The problem
Copy the lines below word for word, beginning with the line that contains "From the camera, what" and continuing through the line that contains "Answer: the white", both included.
** START Data in this exercise **
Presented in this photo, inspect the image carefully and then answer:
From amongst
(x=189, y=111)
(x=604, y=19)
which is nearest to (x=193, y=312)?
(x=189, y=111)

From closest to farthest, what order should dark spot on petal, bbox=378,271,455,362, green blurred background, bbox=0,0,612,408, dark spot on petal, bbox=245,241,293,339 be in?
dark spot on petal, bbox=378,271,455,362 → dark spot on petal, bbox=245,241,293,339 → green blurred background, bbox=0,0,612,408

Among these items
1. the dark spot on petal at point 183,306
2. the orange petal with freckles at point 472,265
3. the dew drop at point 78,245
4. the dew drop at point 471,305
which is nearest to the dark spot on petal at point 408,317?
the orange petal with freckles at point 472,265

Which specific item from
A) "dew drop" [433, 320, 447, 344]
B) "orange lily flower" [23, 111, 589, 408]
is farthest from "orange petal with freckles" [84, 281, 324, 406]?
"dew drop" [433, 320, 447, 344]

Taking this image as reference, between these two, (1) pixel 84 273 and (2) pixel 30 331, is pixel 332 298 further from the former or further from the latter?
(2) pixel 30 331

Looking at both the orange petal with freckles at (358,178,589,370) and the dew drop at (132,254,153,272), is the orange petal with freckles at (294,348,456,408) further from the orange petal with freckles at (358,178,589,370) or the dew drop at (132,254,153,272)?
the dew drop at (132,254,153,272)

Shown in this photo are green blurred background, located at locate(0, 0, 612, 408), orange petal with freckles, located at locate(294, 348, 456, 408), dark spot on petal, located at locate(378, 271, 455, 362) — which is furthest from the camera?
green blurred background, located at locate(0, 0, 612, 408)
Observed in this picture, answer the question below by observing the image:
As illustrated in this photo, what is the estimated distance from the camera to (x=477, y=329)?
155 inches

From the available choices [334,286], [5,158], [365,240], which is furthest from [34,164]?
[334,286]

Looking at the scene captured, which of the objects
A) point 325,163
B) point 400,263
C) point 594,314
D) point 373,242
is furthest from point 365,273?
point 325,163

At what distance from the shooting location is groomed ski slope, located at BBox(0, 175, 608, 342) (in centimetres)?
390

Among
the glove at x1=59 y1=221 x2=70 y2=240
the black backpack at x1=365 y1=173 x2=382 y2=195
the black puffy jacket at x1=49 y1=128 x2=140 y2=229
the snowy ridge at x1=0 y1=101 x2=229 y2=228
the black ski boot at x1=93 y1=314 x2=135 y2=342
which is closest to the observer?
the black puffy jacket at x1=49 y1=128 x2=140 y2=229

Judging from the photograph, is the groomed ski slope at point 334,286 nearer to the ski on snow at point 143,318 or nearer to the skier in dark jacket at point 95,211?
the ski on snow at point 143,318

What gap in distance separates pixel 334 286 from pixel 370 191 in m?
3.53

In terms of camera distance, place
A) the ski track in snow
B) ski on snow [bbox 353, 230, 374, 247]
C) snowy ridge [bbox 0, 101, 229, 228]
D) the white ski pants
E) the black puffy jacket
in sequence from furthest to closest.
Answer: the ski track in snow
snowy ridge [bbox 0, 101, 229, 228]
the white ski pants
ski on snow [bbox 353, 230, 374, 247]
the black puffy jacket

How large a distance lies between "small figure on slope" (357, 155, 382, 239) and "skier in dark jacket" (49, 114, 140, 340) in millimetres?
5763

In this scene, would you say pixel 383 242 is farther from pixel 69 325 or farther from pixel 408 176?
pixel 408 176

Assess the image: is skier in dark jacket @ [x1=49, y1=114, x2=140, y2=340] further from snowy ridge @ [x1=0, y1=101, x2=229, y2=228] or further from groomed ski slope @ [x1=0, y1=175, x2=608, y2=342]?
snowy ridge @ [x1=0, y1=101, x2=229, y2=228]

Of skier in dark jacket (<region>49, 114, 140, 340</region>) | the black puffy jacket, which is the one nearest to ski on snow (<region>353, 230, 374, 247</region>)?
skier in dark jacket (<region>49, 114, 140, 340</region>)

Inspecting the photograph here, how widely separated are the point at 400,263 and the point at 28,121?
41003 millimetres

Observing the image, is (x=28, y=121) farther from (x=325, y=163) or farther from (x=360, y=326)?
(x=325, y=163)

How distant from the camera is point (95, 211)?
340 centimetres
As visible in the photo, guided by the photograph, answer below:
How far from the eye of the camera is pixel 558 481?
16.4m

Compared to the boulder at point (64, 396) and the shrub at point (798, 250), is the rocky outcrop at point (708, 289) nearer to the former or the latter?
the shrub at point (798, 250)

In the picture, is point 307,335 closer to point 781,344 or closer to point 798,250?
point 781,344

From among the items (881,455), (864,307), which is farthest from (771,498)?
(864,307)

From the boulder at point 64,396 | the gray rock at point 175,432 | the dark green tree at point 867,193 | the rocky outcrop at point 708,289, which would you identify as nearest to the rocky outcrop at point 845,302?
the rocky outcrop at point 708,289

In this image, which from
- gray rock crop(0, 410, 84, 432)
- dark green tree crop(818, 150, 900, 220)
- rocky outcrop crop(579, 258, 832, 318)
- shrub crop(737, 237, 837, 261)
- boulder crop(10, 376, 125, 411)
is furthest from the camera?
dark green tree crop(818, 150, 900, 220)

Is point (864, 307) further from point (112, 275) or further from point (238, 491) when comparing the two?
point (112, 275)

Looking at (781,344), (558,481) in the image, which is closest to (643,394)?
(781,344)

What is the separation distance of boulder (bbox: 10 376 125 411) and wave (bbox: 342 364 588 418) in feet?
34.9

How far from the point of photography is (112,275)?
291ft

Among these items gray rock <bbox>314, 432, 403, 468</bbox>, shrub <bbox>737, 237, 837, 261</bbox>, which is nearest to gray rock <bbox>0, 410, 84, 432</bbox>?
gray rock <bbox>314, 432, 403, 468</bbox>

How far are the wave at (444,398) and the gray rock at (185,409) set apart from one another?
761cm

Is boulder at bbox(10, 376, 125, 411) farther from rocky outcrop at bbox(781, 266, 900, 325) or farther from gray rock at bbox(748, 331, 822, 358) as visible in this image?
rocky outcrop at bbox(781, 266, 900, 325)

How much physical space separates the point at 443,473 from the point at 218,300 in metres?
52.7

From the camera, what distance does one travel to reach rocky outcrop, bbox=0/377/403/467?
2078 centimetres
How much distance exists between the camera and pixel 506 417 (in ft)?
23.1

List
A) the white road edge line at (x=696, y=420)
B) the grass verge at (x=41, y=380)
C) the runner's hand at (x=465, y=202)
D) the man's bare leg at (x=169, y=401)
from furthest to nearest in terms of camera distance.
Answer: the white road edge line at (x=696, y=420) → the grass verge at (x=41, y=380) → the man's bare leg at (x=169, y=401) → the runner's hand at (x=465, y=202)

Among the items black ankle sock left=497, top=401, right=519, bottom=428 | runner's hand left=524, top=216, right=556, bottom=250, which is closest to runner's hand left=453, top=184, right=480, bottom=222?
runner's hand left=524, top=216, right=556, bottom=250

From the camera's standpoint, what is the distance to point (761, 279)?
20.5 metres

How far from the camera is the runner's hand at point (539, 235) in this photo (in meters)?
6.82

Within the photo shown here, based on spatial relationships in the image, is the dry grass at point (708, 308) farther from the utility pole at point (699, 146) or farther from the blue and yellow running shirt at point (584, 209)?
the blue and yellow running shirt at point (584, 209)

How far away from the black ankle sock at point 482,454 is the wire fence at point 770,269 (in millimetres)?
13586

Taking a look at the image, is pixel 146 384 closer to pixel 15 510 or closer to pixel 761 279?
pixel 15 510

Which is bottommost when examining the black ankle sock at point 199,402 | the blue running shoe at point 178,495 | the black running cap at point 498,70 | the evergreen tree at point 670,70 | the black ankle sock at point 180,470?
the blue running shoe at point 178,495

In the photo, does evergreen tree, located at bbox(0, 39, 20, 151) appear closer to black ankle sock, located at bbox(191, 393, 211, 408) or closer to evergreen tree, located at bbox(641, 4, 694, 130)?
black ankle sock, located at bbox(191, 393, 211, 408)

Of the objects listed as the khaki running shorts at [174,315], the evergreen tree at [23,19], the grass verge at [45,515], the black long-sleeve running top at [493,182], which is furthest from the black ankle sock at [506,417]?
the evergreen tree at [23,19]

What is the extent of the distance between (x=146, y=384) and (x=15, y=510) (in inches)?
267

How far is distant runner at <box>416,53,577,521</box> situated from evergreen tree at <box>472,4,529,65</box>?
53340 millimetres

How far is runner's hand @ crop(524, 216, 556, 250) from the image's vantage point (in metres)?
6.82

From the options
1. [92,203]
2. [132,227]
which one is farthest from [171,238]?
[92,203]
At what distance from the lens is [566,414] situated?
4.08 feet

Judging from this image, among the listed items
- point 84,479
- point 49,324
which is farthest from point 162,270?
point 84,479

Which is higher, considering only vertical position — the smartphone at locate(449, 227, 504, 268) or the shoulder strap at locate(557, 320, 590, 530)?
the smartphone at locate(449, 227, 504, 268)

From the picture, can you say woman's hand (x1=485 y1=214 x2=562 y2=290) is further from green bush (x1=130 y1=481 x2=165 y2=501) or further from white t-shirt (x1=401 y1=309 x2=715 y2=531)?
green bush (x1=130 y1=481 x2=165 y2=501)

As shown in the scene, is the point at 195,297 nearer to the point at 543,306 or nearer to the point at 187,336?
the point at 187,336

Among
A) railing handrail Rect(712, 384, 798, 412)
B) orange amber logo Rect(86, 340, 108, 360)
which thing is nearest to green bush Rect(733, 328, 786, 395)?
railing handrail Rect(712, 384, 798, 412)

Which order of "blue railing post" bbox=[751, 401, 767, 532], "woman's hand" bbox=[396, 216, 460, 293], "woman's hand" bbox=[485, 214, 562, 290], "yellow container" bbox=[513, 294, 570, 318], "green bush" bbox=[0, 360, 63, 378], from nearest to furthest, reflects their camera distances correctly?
** END Data in this exercise **
Solution for this exercise
From the camera, what distance does one travel to reach rocky outcrop, bbox=0/377/403/467?
2078 centimetres
How much distance exists between the camera and pixel 506 417 (in ft)?
23.1

List
A) the white road edge line at (x=696, y=420)
B) the grass verge at (x=41, y=380)
C) the runner's hand at (x=465, y=202)
D) the man's bare leg at (x=169, y=401)
from furthest to nearest in terms of camera distance.
Answer: the white road edge line at (x=696, y=420) → the grass verge at (x=41, y=380) → the man's bare leg at (x=169, y=401) → the runner's hand at (x=465, y=202)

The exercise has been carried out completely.